What to produce: Reproduce every line below word for word, leaving out the pictures.

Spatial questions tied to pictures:
------------------------------------------------
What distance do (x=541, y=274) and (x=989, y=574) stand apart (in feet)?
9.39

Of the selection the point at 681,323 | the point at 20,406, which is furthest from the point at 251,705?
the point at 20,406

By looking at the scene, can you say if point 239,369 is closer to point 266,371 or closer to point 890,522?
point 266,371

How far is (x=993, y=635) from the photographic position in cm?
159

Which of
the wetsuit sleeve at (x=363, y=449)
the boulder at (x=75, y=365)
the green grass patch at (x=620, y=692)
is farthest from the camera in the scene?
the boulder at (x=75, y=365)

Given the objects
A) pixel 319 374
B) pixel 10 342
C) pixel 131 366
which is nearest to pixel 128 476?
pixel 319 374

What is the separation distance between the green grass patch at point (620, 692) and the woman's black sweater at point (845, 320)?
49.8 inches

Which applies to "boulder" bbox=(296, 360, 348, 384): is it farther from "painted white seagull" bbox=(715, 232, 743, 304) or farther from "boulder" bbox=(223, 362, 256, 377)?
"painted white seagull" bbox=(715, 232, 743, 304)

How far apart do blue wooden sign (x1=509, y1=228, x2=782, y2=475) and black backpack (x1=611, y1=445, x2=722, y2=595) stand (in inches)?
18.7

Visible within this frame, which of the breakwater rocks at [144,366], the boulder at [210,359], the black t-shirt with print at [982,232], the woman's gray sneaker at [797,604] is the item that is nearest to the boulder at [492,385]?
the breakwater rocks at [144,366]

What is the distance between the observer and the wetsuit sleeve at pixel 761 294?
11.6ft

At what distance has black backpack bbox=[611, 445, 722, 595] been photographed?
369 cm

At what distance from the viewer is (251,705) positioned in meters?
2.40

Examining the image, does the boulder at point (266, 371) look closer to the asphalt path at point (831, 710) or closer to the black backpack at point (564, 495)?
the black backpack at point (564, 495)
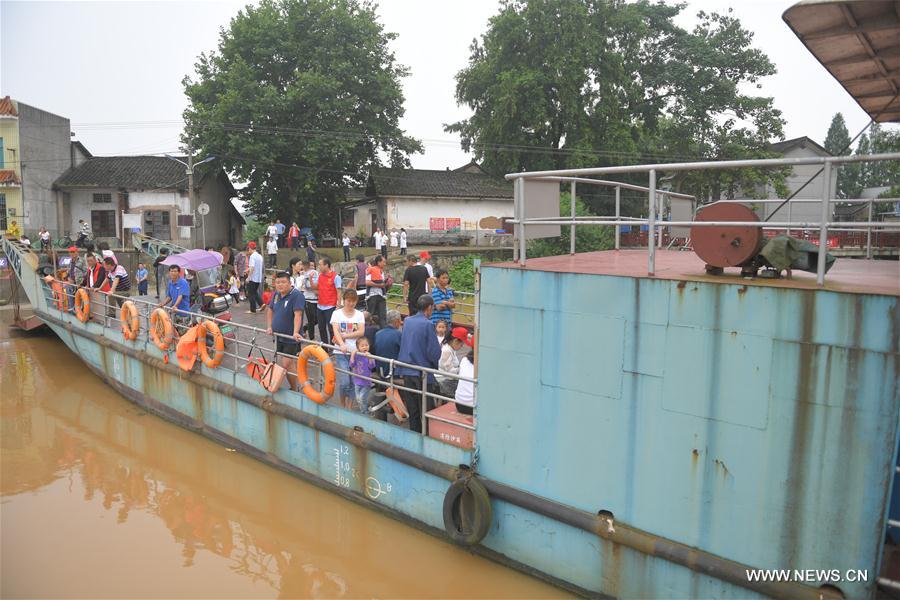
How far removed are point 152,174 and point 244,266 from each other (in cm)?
------------------------------------------------
Result of the exercise:
What distance do (x=541, y=274) and (x=989, y=574) stand apart (in feet)?
9.39

Of the selection the point at 681,323 | the point at 20,406, which is furthest from the point at 251,705?
the point at 20,406

By looking at the scene, can you say if point 239,369 is closer to point 266,371 or closer to point 890,522?
point 266,371

How far is (x=993, y=635) from the photographic position in cm?
159

Which of
the wetsuit sleeve at (x=363, y=449)
the boulder at (x=75, y=365)
the green grass patch at (x=620, y=692)
is farthest from the camera in the scene?
the boulder at (x=75, y=365)

Given the objects
A) pixel 319 374
B) pixel 10 342
C) pixel 131 366
which is nearest to pixel 128 476?
pixel 319 374

What is the separation distance between the green grass patch at point (620, 692) and the woman's black sweater at point (845, 320)?
49.8 inches

Which applies to "boulder" bbox=(296, 360, 348, 384): is it farther from "painted white seagull" bbox=(715, 232, 743, 304) or farther from "boulder" bbox=(223, 362, 256, 377)?
"painted white seagull" bbox=(715, 232, 743, 304)

How far apart do blue wooden sign (x1=509, y1=228, x2=782, y2=475) and black backpack (x1=611, y1=445, x2=722, y2=595) stand (in inches)?
18.7

Visible within this frame, which of the breakwater rocks at [144,366], the boulder at [210,359], the black t-shirt with print at [982,232], the woman's gray sneaker at [797,604] is the item that is nearest to the boulder at [492,385]?
the breakwater rocks at [144,366]

What is the distance between the observer and the wetsuit sleeve at pixel 761 294?
11.6ft

At what distance has black backpack bbox=[611, 445, 722, 595] been photographed?
369 cm

At what distance from the viewer is (251,705) positioned in meters?
2.40

Examining the image, does the boulder at point (266, 371) look closer to the asphalt path at point (831, 710) or closer to the black backpack at point (564, 495)?
the black backpack at point (564, 495)
How far removed are point 152,174 and point 244,266 from each other (in cm)?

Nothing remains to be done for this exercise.